Our vision is that South Africans with pain should be able to receive treatment from a well-informed healthcare professional who understands pain at a primary healthcare level. The idea that pain is something that’s managed at specialists’ centers at a tertiary level – it’s not sustainable, and it’s not fair on our patients; they deserve to get treatment at home. So I think this model is really quite exciting because it does facilitate that.
Do you notice any superiority of telehealth over in-person consultations?

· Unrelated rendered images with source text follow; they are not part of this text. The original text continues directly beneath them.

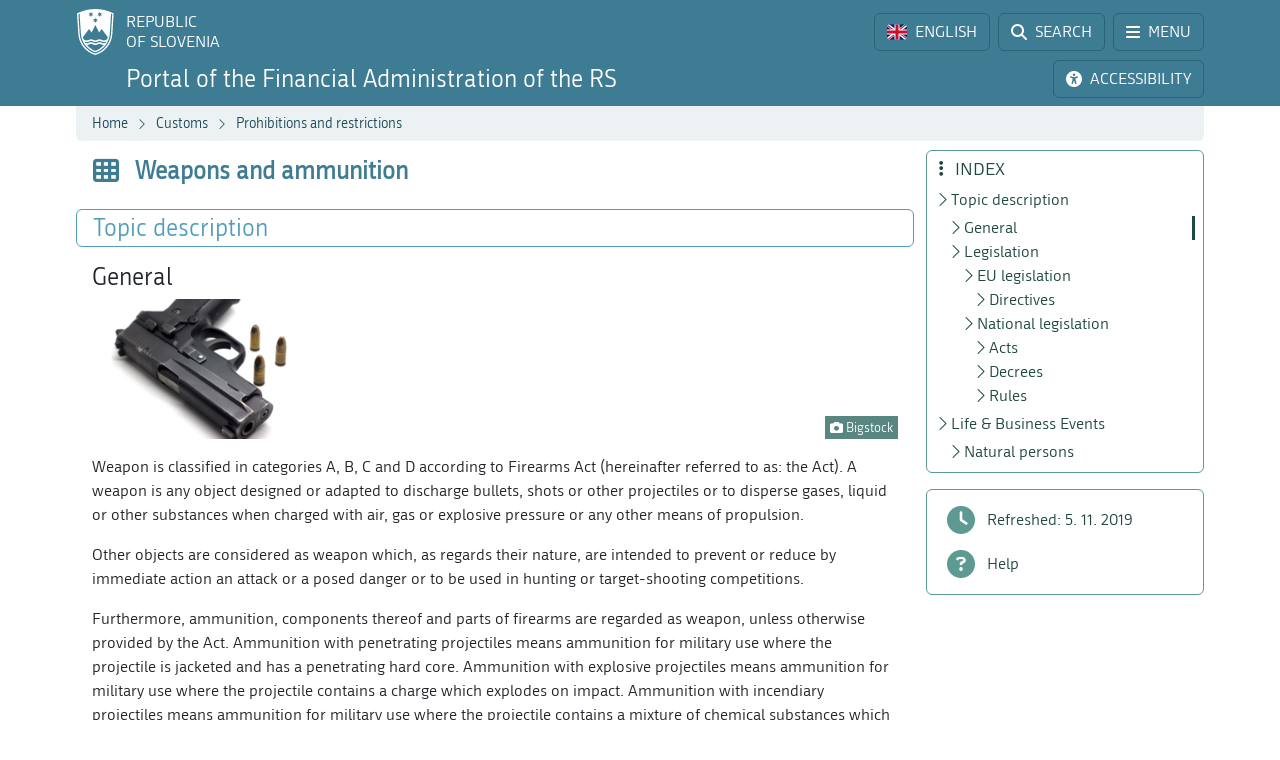

--- FILE ---
content_type: application/javascript; charset=utf-8
request_url: https://www.fu.gov.si/fileadmin/templates/js/scripts/important_dates.js?t=34
body_size: 177
content:
$(document).ready(function() {
    if ($('#importantDatesMonths').length > 0) {
        
        for (let month = 1; month <= 12; month++) {
            if ($(`#importantDatesList li[data-month-no="${month}"]`).length === 0) {
                $(`#m${month}`).css('background', '#fff');
            }
        }

        let visibleDates = 0;

        if($('#importantDatesList').length > 0) {
            $('#importantDatesList').find('ul.list-unstyled').find('li:not([data-active="1"])').addClass('d-none');
            $('#importantDatesList').show();
            visibleDates = $('#importantDatesList').find('li[data-active="1"]').length;
        }
        else {
            $('#importantDatesMonths').next().find('li:not([data-active="1"])').addClass('d-none');
            visibleDates = $('#importantDatesMonths').next().find('li[data-active="1"]').length;

        }

        $('#importantDatesMonths').next().find('li[data-active="1"]:not(.d-none)').last().removeClass('border-bottom');

        if(visibleDates == 0) {
            $('#importantDatesNoneMsg').show();
            $('#importantDatesHeader, #importantDatesList, #importantDatesTitle').attr('style', 'display: none!important');
        }
        
        $('#importantDatesMonths a').click(function(e) {
            e.preventDefault();
            $("#monthBody").empty();

            let name = $(this).attr("data-month");
            $("#monthTitle").empty();
            $("#monthTitle").text(name);
            $("#monthTitle").prepend('<i class="fa-regular fa-calendar-check text-primary ico-24 me-2"></i>');

            let month = $(this).attr('id').replace('m', '');     
                   
            let clonedItems = $(`#importantDatesList li[data-month-no="${month}"]`).clone();            

            if(clonedItems.length > 0) {                
                $('#monthModalNoHits').hide();
                $('#monthBody').empty().append(clonedItems);
                $('#monthBody li').removeClass("d-none");
                $('#monthBody li:last-child').removeClass("border-bottom");
                $('#monthBody').show();
            }
            else {                
                $('#monthBody').hide();
                $('#monthModalNoHits').show();
            }
        });
    }
});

Telephone, Zoom, or whatever platform you use is better than nothing, but I still believe in face-to-face interaction. People need to see people; there’s something that happens between people when they’re in a room together that you can’t quite capture in this environment.

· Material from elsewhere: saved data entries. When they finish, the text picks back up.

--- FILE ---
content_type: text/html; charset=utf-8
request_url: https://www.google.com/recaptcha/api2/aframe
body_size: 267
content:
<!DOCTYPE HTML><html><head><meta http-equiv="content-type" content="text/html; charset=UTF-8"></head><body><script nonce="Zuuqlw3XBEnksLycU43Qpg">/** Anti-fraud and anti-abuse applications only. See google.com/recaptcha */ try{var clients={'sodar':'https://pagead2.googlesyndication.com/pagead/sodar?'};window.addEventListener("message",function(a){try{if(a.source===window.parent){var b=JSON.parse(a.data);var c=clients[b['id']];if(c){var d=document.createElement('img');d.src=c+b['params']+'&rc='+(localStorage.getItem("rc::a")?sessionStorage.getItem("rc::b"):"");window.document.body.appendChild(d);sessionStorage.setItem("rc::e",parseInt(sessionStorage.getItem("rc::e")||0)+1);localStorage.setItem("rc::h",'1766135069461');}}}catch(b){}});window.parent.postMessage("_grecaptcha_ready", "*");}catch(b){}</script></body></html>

I had a consultation with a patient on Zoom recently, and she’s doing fantastically well, and her complex regional pain syndrome is cured. But she still asks when I am going to see her properly. She still wants human contact; although we’ve treated her all the way through lockdown and cured her, she still wants the face-to-face interaction. I think that’s human beings.
Earlier you stressed the need for well‑trained, psychologically informed physiotherapists. What are the skills required for this?

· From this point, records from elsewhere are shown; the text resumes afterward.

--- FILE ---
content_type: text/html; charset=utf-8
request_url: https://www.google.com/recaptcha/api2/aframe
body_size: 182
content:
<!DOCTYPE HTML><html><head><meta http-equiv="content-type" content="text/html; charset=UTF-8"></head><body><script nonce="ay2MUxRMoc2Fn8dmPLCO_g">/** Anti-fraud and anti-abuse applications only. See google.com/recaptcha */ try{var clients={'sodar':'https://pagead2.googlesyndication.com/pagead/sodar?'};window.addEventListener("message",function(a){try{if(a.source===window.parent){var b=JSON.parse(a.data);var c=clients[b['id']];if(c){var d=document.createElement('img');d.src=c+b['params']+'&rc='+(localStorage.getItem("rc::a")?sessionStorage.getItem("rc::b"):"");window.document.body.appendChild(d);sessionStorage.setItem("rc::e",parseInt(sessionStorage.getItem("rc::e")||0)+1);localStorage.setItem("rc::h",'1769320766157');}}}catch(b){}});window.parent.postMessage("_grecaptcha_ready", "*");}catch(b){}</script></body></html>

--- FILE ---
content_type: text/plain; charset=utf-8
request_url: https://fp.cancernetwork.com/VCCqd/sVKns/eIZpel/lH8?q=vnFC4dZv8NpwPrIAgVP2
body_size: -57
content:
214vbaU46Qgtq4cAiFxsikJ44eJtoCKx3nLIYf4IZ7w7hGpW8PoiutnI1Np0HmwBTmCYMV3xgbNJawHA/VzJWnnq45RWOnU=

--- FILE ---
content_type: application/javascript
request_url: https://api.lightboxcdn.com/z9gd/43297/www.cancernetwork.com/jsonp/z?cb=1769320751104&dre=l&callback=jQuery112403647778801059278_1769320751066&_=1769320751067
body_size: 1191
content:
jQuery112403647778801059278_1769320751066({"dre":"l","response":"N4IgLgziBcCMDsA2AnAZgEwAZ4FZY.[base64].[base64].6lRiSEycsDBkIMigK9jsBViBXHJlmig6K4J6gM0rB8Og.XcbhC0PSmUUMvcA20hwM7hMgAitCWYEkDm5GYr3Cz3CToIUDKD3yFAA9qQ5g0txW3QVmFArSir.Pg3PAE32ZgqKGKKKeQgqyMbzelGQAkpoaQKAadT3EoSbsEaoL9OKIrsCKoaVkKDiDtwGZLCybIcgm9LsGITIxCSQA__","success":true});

The primary skills that we need, as physiotherapists, are communication skills. Not communication skills where we stand up and tell people things, but true communication skills to make sure that we’re meeting our patients and engaging with them, that we’re developing therapeutic alliances and are partnering with our patients.
When I was an undergraduate, we weren’t taught communication skills at all. Now, our programs have some communication skills, but it’s kind of regarded as a nice thing to do; we spend hours mobilizing joints but then you get one workshop on communication skills. We need to be paying a lot more attention to this. The key thing is listening and really hearing what the patient’s ideas, concerns, and expectations are of their treatment, and making sure that we’re meeting that.
The second skill is to be truly biopsychosocial in your own philosophy and approach to physiotherapy. We often talk about the biopsychosocial as physiotherapists, and then we practice the biomedical; we like to be mechanics. We have to be truly embedded in and comfortable with the idea that human beings are complex, and that psychology is physiology, and that every thought and feeling is a chemical reaction in your brain, which changes the functioning of your autonomic nervous system, your gastrointestinal system, your muscles, and your immune system. Human beings aren’t discrete systems; everything interacts.
What is your advice for early-career researchers like me who are about to start doctoral studies?
Find a topic that you’re passionate about. Learn from everybody who you can, including yourself. Particularly in the world of pain, don’t be afraid of asking questions – stupid questions, any questions. My experience is that just about everybody who works in the field of pain is passionate about it, loves it, and will engage with you no matter what, and the chances are you’re going to have thousands of teachers. My comment to you, as somebody from a developing country: Don’t think that the developed world has all the answers. In the long term, we are going to teach them how it should be done.
Y V Raghava Neelapala, PT, MPT, is a PhD student in the School of Rehabilitation Science, McMaster University, Hamilton, Ontario, Canada.